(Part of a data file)
◇ ◇ ◇ ◇ ◇

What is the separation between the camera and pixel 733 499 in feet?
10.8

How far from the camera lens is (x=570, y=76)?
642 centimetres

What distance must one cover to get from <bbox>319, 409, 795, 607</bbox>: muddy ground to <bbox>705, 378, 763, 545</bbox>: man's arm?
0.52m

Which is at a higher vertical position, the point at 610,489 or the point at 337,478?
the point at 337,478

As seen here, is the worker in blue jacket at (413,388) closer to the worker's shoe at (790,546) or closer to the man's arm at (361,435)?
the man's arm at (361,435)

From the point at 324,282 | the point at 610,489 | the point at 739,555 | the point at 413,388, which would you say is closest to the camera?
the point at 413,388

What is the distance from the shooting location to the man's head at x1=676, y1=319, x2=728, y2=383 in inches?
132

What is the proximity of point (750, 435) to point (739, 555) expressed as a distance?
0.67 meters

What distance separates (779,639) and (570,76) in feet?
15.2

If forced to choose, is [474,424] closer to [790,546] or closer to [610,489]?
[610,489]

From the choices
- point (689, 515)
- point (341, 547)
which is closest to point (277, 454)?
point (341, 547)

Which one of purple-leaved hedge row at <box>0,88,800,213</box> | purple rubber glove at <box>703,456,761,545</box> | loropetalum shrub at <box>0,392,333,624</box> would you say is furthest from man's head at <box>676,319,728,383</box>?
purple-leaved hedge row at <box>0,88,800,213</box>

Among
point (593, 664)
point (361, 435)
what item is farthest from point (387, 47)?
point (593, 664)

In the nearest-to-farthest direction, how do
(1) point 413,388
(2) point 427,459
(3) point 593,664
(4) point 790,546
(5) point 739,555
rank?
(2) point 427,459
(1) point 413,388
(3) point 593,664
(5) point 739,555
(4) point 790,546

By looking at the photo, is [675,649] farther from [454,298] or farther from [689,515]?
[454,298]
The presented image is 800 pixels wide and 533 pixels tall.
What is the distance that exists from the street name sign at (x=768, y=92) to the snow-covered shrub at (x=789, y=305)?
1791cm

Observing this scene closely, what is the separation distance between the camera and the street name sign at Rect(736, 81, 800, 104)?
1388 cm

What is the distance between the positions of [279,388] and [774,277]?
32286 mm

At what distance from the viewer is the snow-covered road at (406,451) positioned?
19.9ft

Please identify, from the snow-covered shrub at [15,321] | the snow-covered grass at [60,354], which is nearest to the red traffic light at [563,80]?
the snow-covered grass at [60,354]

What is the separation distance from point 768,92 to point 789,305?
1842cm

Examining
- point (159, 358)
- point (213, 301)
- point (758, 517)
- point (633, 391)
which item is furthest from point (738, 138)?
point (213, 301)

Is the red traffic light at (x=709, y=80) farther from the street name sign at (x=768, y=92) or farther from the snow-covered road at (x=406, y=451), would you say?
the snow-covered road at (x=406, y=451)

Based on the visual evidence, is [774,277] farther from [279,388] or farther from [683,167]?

◇ ◇ ◇ ◇ ◇

> **EXERCISE**: Copy the data above exactly. Every line must be included.

> **CORRECT RESULT**:
What is the separation between the camera and pixel 733 499 in feet?
10.8

How far from the camera lens is (x=570, y=76)?
642 centimetres

What distance must one cover to get from <bbox>319, 409, 795, 607</bbox>: muddy ground to <bbox>705, 378, 763, 545</bbox>: man's arm?
0.52m

Which is at a higher vertical position, the point at 610,489 or the point at 337,478?
the point at 337,478

As seen here, is the worker in blue jacket at (413,388) closer to the worker's shoe at (790,546) or closer to the man's arm at (361,435)?
the man's arm at (361,435)

From the point at 324,282 | the point at 610,489 | the point at 739,555 | the point at 413,388, which would you say is closest to the camera?
the point at 413,388

What is the distance from the shooting location to the man's head at x1=676, y1=319, x2=728, y2=383 in inches?
132

What is the proximity of point (750, 435) to point (739, 555) expressed as a distance?
0.67 meters

What distance separates (779,639) and (570,76) in feet?
15.2

If forced to choose, is [474,424] closer to [790,546] or closer to [610,489]?
[610,489]

From the choices
- point (689, 515)
- point (341, 547)
which is closest to point (277, 454)?
point (341, 547)

Which one of purple-leaved hedge row at <box>0,88,800,213</box> | purple rubber glove at <box>703,456,761,545</box> | loropetalum shrub at <box>0,392,333,624</box> would you say is furthest from man's head at <box>676,319,728,383</box>?
purple-leaved hedge row at <box>0,88,800,213</box>

Among
point (593, 664)
point (361, 435)
what item is farthest from point (387, 47)?
point (593, 664)

In the nearest-to-farthest direction, how do
(1) point 413,388
(2) point 427,459
(3) point 593,664
(4) point 790,546
(5) point 739,555
rank?
(2) point 427,459
(1) point 413,388
(3) point 593,664
(5) point 739,555
(4) point 790,546

By looking at the photo, is [675,649] farther from [454,298] or farther from [689,515]?
[454,298]
The presented image is 800 pixels wide and 533 pixels tall.
What is the distance that exists from the street name sign at (x=768, y=92) to the snow-covered shrub at (x=789, y=305)?
1791cm

Observing this scene closely, what is the separation distance between the camera and the street name sign at Rect(736, 81, 800, 104)?
1388 cm

What is the distance between the positions of [279,388] and [774,277]?
32286 mm

At what distance from the viewer is the snow-covered road at (406,451) positioned?
19.9ft

Please identify, from the snow-covered shrub at [15,321] | the snow-covered grass at [60,354], which is nearest to the red traffic light at [563,80]?
the snow-covered grass at [60,354]

What is the separation distance from point 768,92 to point 789,305?
1842cm

Examining
- point (159, 358)
- point (213, 301)
- point (758, 517)
- point (633, 391)
which item is furthest from point (738, 138)?
point (213, 301)

Is the red traffic light at (x=709, y=80) farther from the street name sign at (x=768, y=92) or farther from the snow-covered road at (x=406, y=451), would you say?
the snow-covered road at (x=406, y=451)

Based on the visual evidence, is [774,277] farther from [279,388] or farther from [683,167]?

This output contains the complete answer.